Disclosures – Movements for each class of PPE
17.31 An entity shall disclose the following for each class of property, plant and equipment determined in accordance with Information to be presented either in the statement of financoial position or in the notes sub (a) in Statement of Financial Position and separately for investment property carried at cost less accumulated depreciation and impairment:
- the measurement bases used for determining the gross carrying amount;
- the depreciation methods used;
- the useful lives or the depreciation rates used;
- the gross carrying amount and the accumulated depreciation (aggregated with accumulated impairment losses) at the beginning and end of the reporting period; and
- a reconciliation of the carrying amount at the beginning and end of the reporting period showing separately:
- acquisitions through business combinations;
- increases or decreases resulting from revaluations under Revaluation model – Revalued amount and regular revaluations, Revaluation model – Increase in OCI unless previous decrease in profit or loss and Revaluation model – Decrease in profit or loss and from impairment losses recognised or reversed in other comprehensive income in accordance with Impairment of Assets;
- transfers to and from investment property carried at fair value through profit or loss (see Reporting Transfers – Fair value no longer available);
- impairment losses recognised or reversed in profit or loss in accordance with Impairment of Assets;
- depreciation; and
- other changes.
This reconciliation need not be presented for prior periods.
Disclosures – Pledges, commitments and no fair value disclosure
17.32 An entity shall also disclose the following:
- the existence and carrying amounts of property, plant and equipment to which the entity has restricted title or that is pledged as security for liabilities;
- the amount of contractual commitments for the acquisition of property, plant and equipment; and
- if an entity has investment property whose fair value cannot be measured reliably without undue cost or effort it shall disclose that fact and the reasons why fair value measurement would involve undue cost or effort for those items of investment property.
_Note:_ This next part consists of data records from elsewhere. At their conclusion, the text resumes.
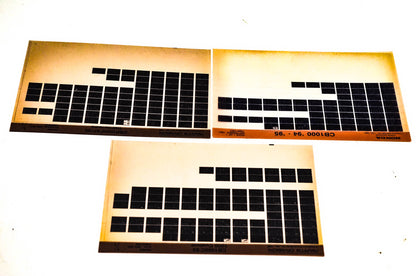 OEM Honda 14MZ1REC CBR1000F CB1000/C Microfiche Lot Of 3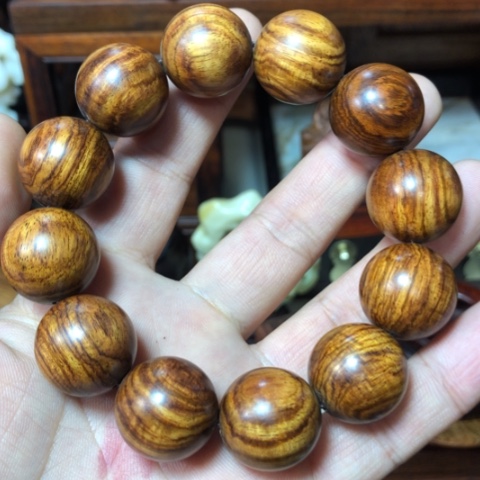 黄花梨/降香黄檀手串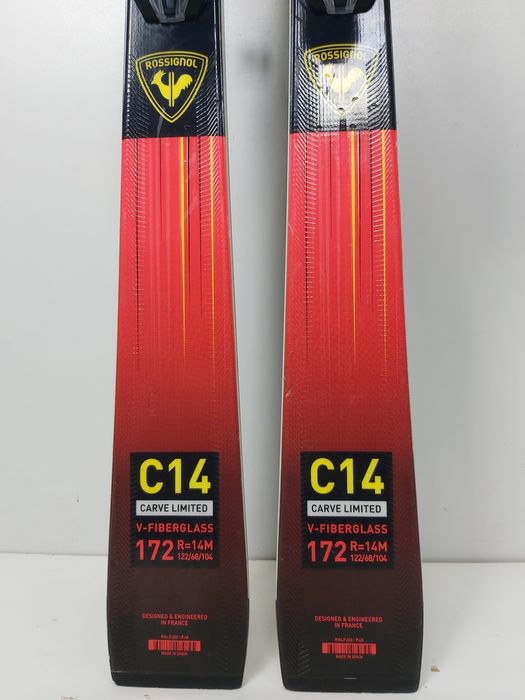 nartybochnia.pl* ROSSIGNOL hero LIMITED - 172 NABO 6390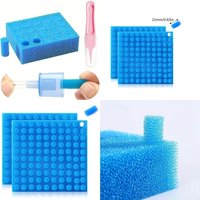 200pcs Baby Nasal Hygiene Foam Sponge Nasal Aspirator Sponge for Gentle Cleaning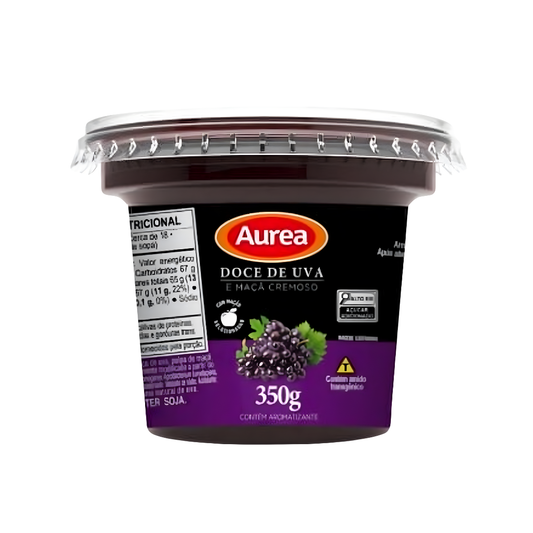 Mermelada Aurea Uva 350g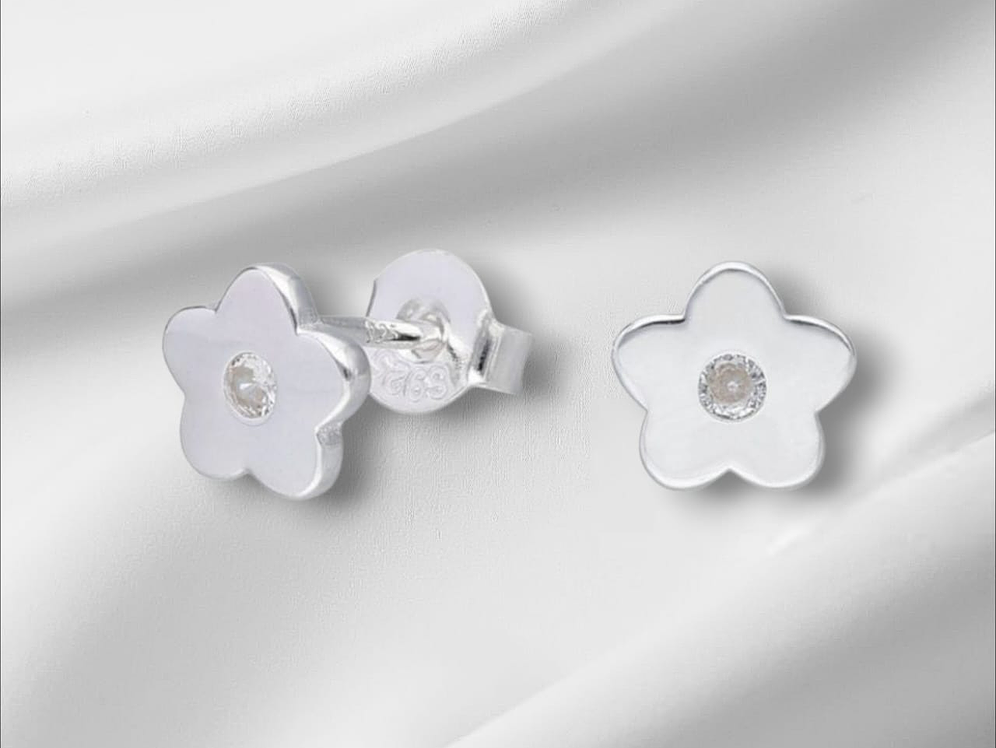 Aros flor Circón. 1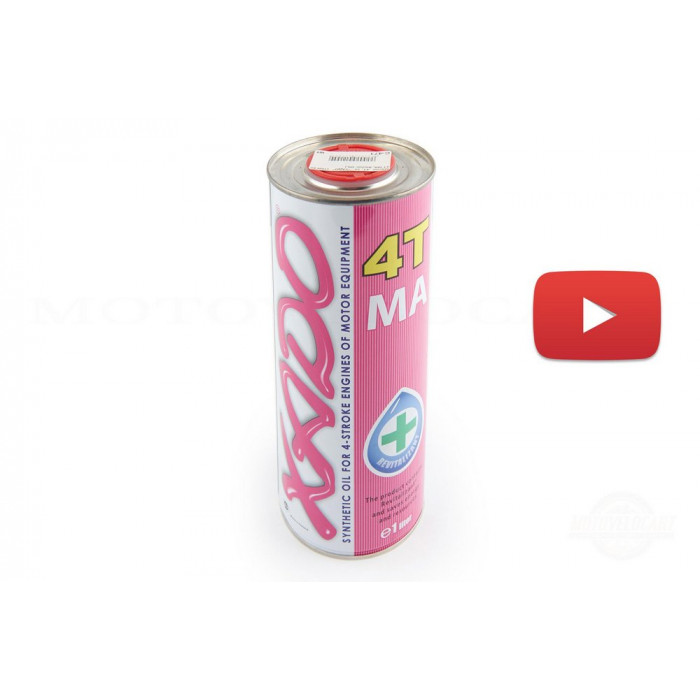 Масло   4T, 1л   (синтетика, 10W-60 4T MA, Atomic OIL)   ХАДО, шт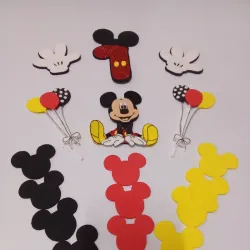 Topper Mickey Mouse 1 año
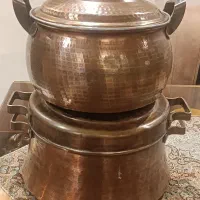 دیگ مسی کوچک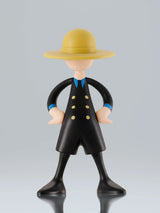 One Piece Luffy Archive of Adventure Vol. 3 black outfit collectible figure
Disclosures – Revaluation model
17.33 If items of property, plant and equipment are stated at revalued amounts, an entity shall disclose the following:
- the effective date of the revaluation;
- whether an independent valuer was involved;
- the methods and significant assumptions applied in estimating the items’ fair values;
- for each revalued class of property, plant and equipment, the carrying amount that would have been recognised had the assets been carried under the cost model; and
- the revaluation surplus, indicating the change for the period and any restrictions on the distribution of the balance to shareholders.